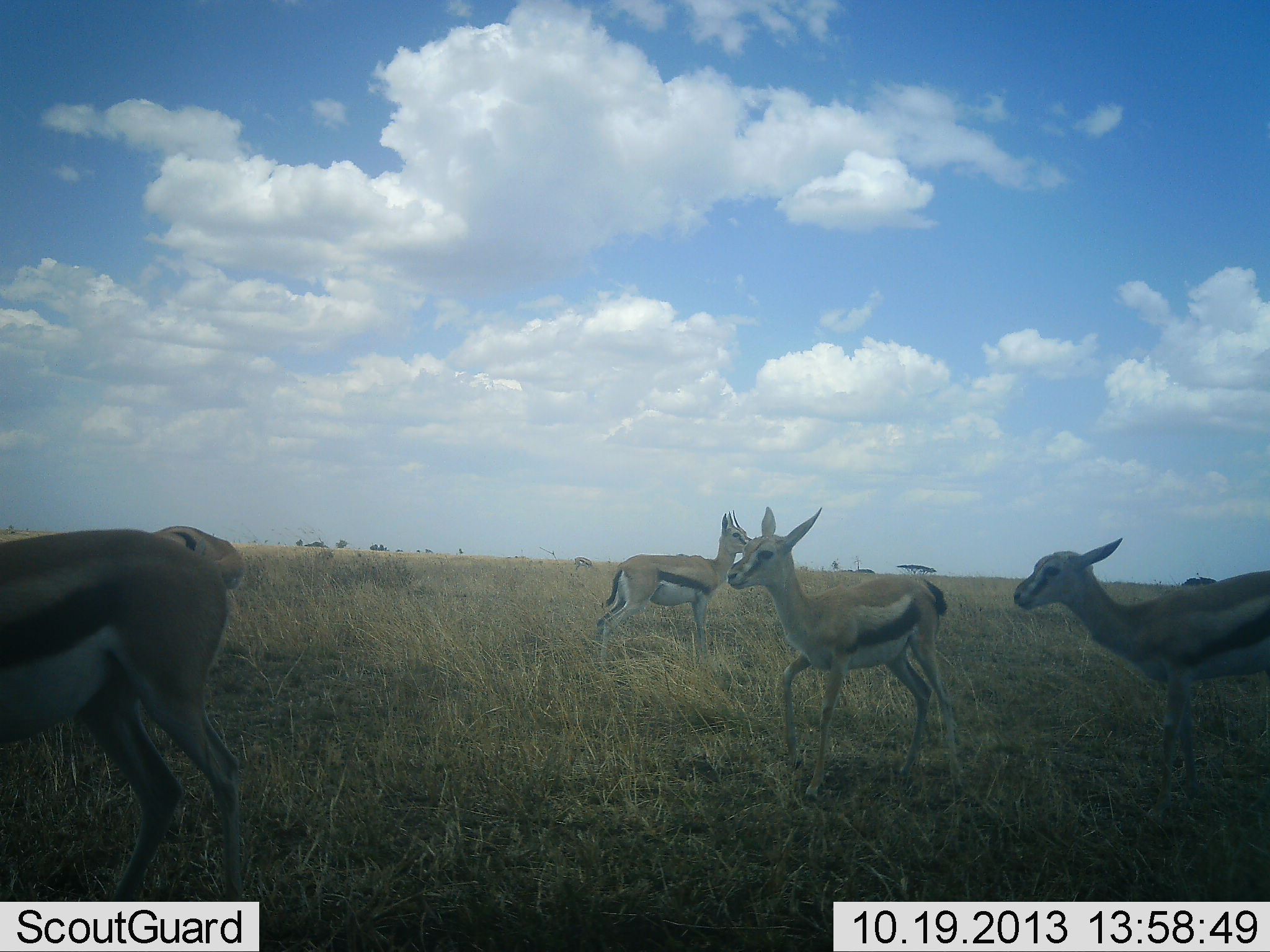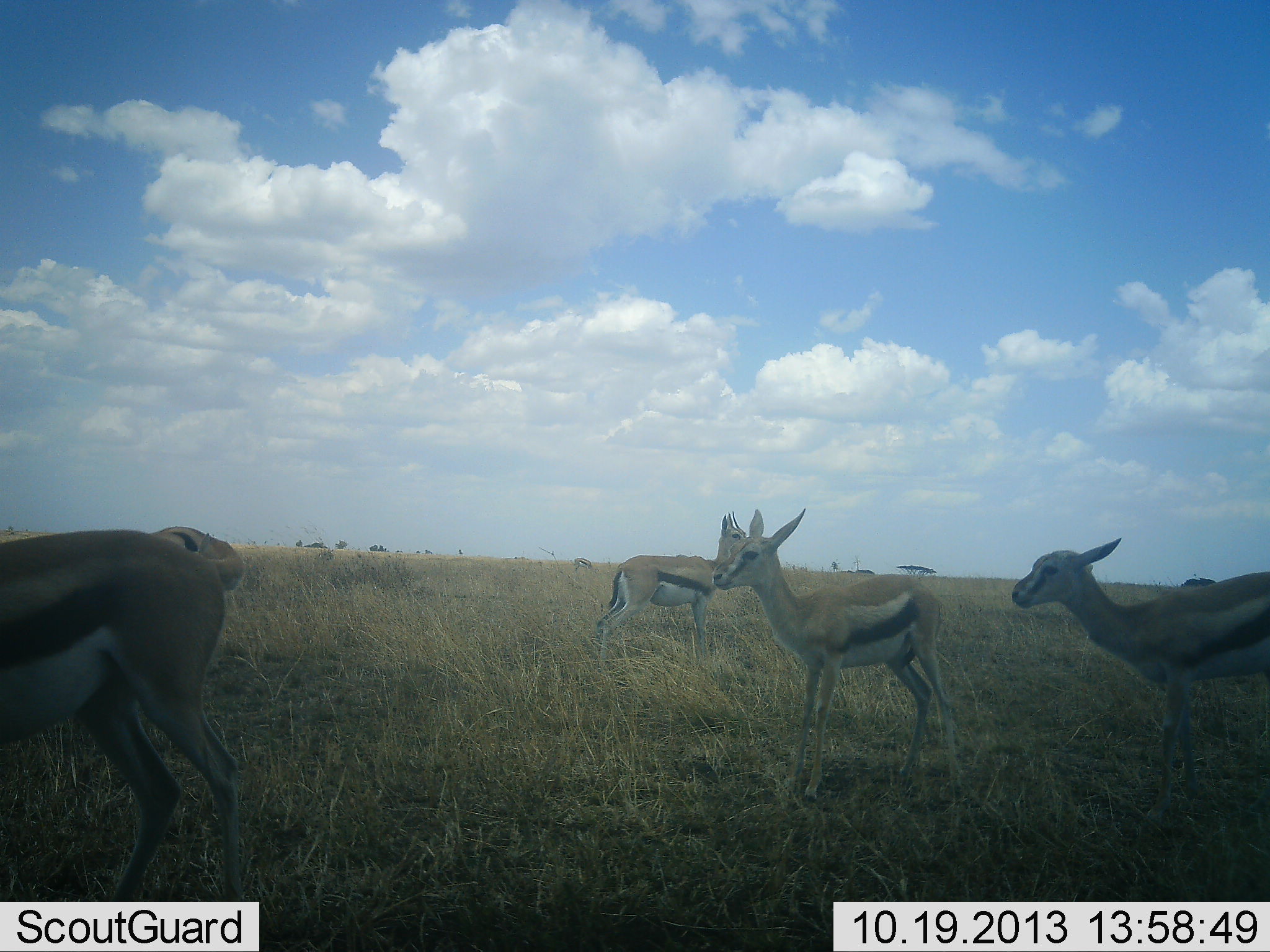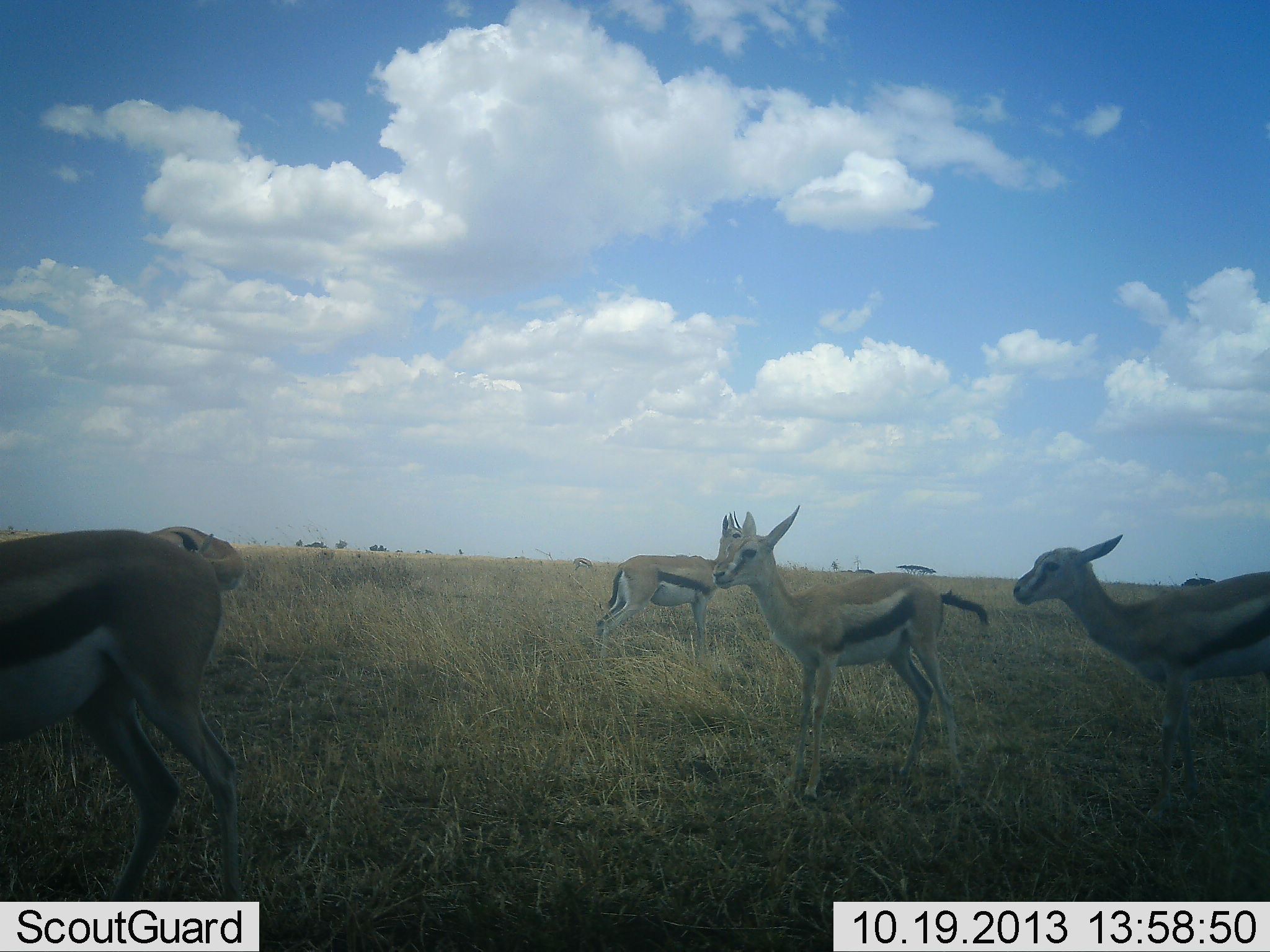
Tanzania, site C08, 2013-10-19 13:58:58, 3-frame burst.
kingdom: Animalia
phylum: Chordata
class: Mammalia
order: Artiodactyla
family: Bovidae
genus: Eudorcas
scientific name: Eudorcas thomsonii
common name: thomson's gazelle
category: gazellethomsons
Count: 5.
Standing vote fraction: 100%.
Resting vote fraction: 11%.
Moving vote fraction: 0%.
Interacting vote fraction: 0%.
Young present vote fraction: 11%.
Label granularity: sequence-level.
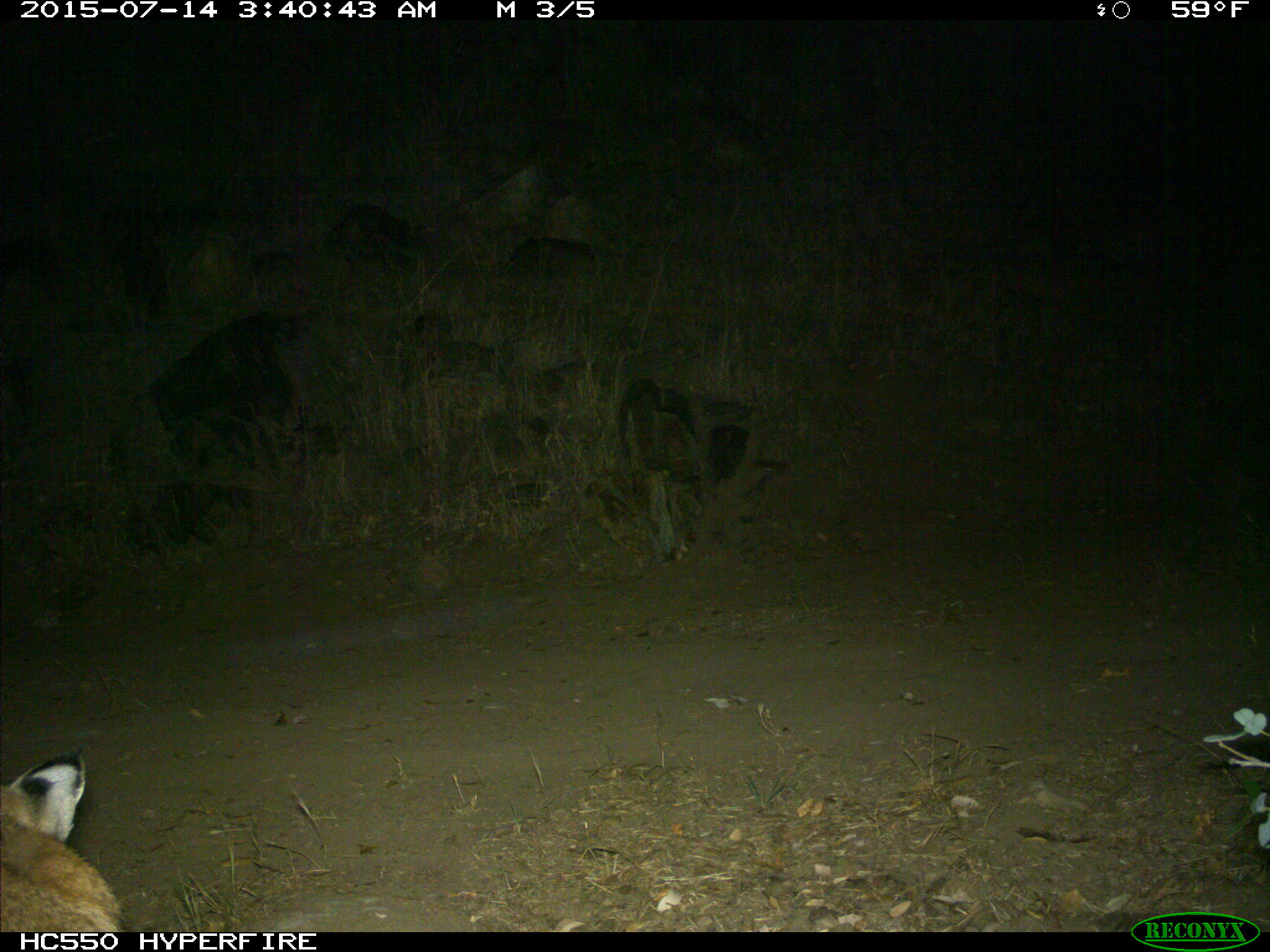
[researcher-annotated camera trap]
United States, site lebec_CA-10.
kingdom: Animalia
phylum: Chordata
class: Mammalia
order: Carnivora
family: Felidae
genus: Lynx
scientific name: Lynx rufus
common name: bobcat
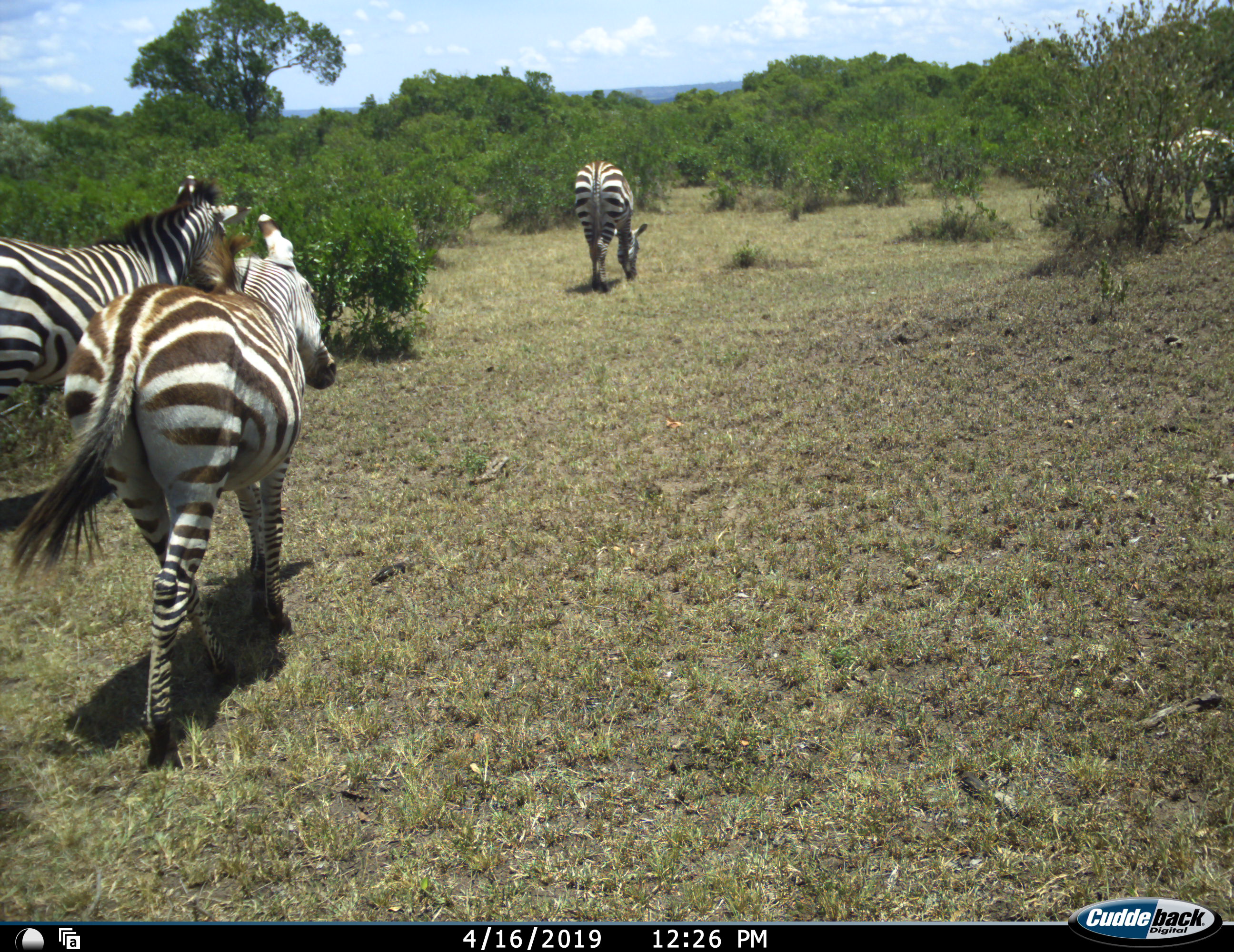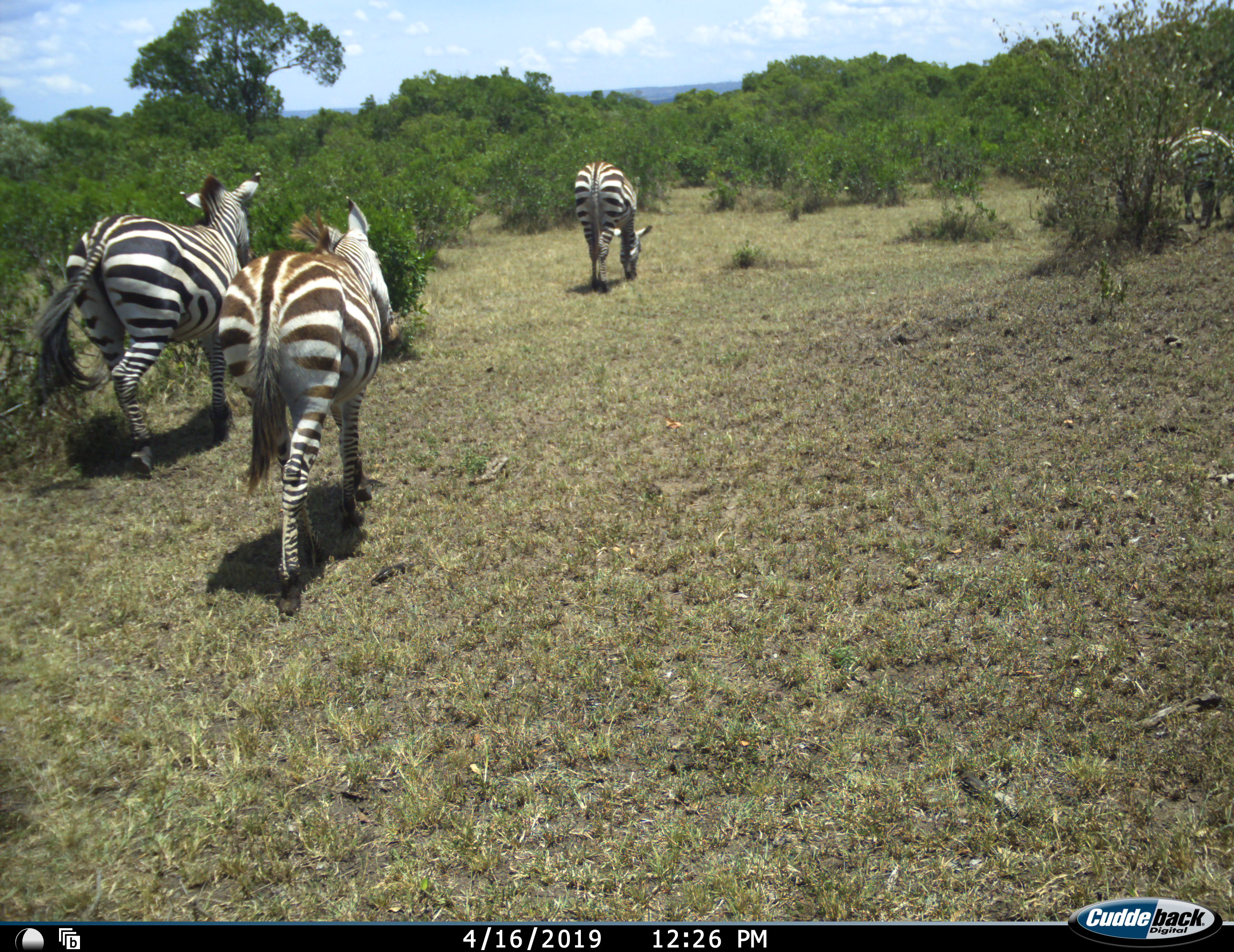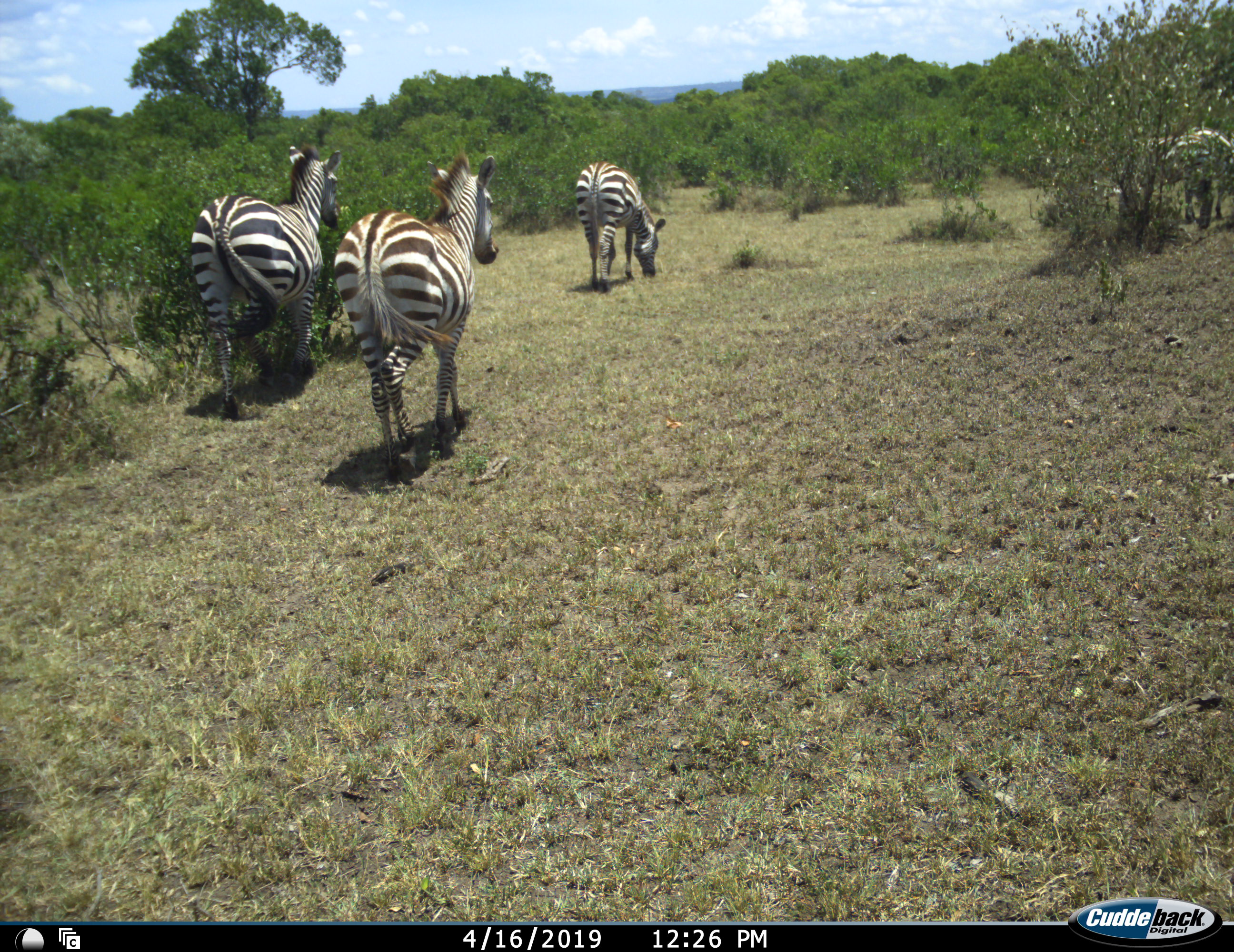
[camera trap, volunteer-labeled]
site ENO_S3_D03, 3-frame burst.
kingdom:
----
▸ **What you will do**
Drop every picture and repeat the rest of the entries exactly.

▸ **Your solution**
Tanzania, site C08, 2013-10-19 13:58:58, 3-frame burst.
kingdom: Animalia
phylum: Chordata
class: Mammalia
order: Artiodactyla
family: Bovidae
genus: Eudorcas
scientific name: Eudorcas thomsonii
common name: thomson's gazelle
category: gazellethomsons
Count: 5.
Standing vote fraction: 100%.
Resting vote fraction: 11%.
Moving vote fraction: 0%.
Interacting vote fraction: 0%.
Young present vote fraction: 11%.
Label granularity: sequence-level.
[researcher-annotated camera trap]
United States, site lebec_CA-10.
kingdom: Animalia
phylum: Chordata
class: Mammalia
order: Carnivora
family: Felidae
genus: Lynx
scientific name: Lynx rufus
common name: bobcat
[camera trap, volunteer-labeled]
site ENO_S3_D03, 3-frame burst.
kingdom:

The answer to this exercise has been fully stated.